**EXTRACT PROVIDED:**
#3092 closed enhancement (fixed)
Slow performance of geometry_columns in PostGIS >= 2
Reported by: | rouault | Owned by: | robe |
---|---|---|---|
Priority: | high | Milestone: | PostGIS 2.1.8 |
Component: | postgis | Version: | 2.0.x |
Keywords: | history | Cc: | strk |
Description
Original discussion in this thread http://lists.osgeo.org/pipermail/gdal-dev/2015-March/041299.html
Querying geometry_columns exhibits poor performance (perhaps quadratic in number of spatial tables) due to geometry_columns potentially calling postgis_constraint_dims(), postgis_constraint_srid() and postgis_constraint_type(), because each causes a SELECT to be executed for each row if some typmod constraints are missing.
The following request gives similar information but much faster:
select c.relname, a.attname, t.typname, postgis_typmod_dims(a.atttypmod) dim, postgis_typmod_srid(a.atttypmod) srid, postgis_typmod_type(a.atttypmod)::text typ, array_agg(s.consrc)::text FROM pg_class c join pg_attribute a on a.attrelid=c.oid join pg_namespace n on c.relnamespace = n.oid AND (c.relkind = 'r'::"char" OR c.relkind = 'v'::"char" OR c.relkind = 'm'::"char" OR c.relkind = 'f'::"char") AND NOT ( n.nspname = 'public' AND c.relname = 'raster_columns' ) join pg_type t on a.atttypid = t.oid and (t.typname = 'geometry'::name OR t.typname = 'geography'::name) left join pg_constraint s on s.connamespace = n.oid AND s.conrelid = c.oid AND a.attnum = ANY (s.conkey) AND (s.consrc LIKE '%geometrytype(% = %' OR s.consrc LIKE '%ndims(% = %' OR s.consrc LIKE '%srid(% = %') GROUP BY c.relname, a.attname, t.typname, dim, srid, typ, c.oid ORDER BY c.oid
Some analysis of the aggregated constraints similar to what is done in postgis_constraint_XXXX() should be done to merge that info with the one of postgis_typmod_XXXX()
Change History (25)
comment:1 by , 10 years ago
Milestone: | PostGIS 2.1.7 → PostGIS 2.1.8 |
---|---|
Priority: | medium → high |
Type: | defect → patch |
comment:2 by , 10 years ago
comment:4 by , 10 years ago
robe do you want to try this with your amazing sql skillz? Basically start from the ARRAYs that Even is spitting out on the constraints and derive the SRID/TYPE/etc, avoids running a query for each column value as currently done.
comment:5 by , 10 years ago
How can I resist if you put it that way? Okay will work on it this weekend.
comment:7 by , 10 years ago
Try out r13443, which replaces the many extra queries with simple loops on arrays built up in a prior query modelled on Even's.

**DATASET CONTENT:**
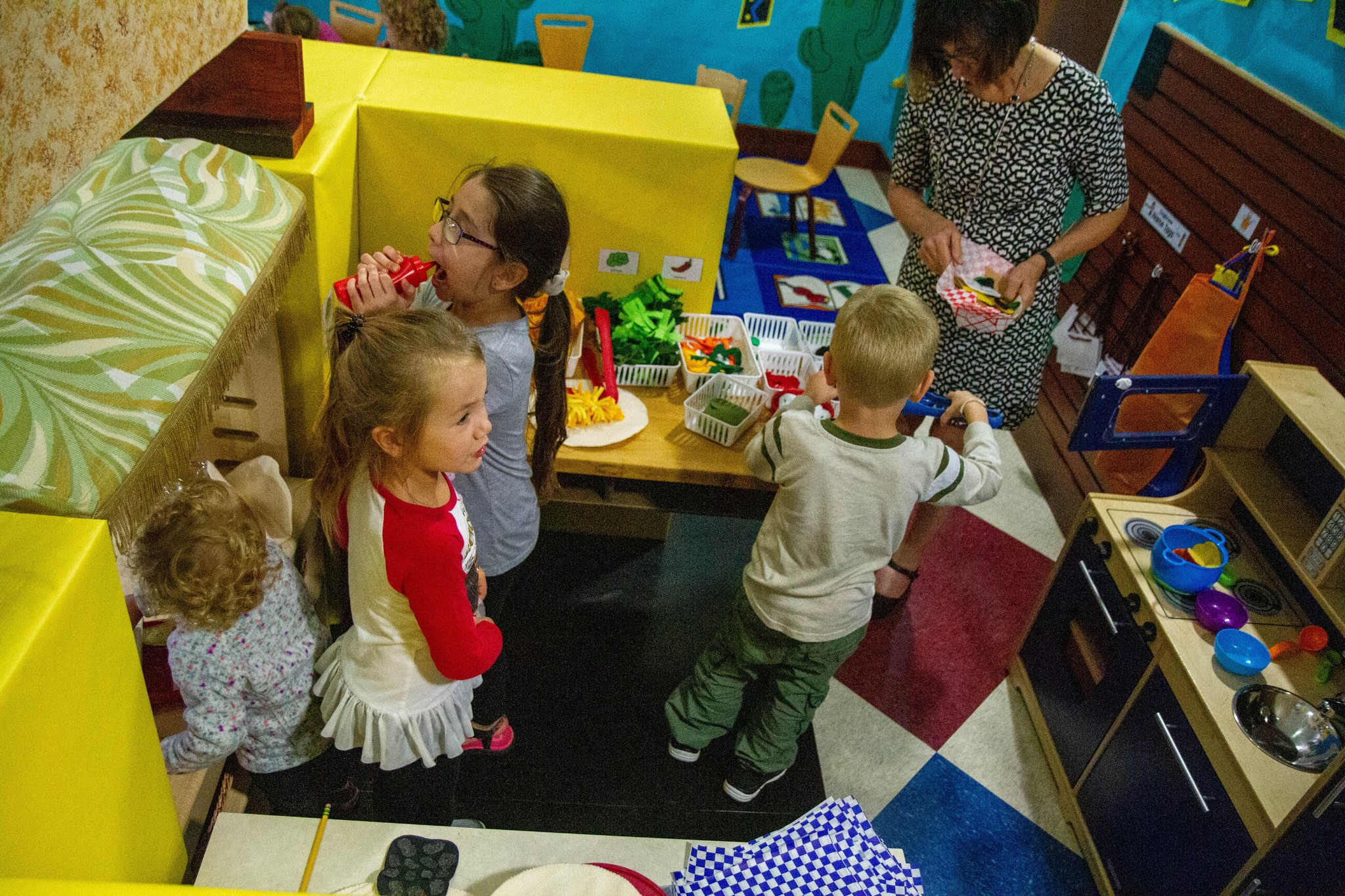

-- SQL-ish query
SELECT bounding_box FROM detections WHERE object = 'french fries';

[563,381,625,428]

**EXERCISE REQUIREMENTS:**
Answer these questions from the PostGIS ticket above.
(a) Which milestone was the ticket moved from in comment 1?
(b) Which three functions can geometry_columns call, according to the description?
(c) Which revision does comment 7 ask readers to try?

**FINAL ANSWER:**
(a) PostGIS 2.1.7
(b) postgis_constraint_dims(), postgis_constraint_srid() and postgis_constraint_type()
(c) r13443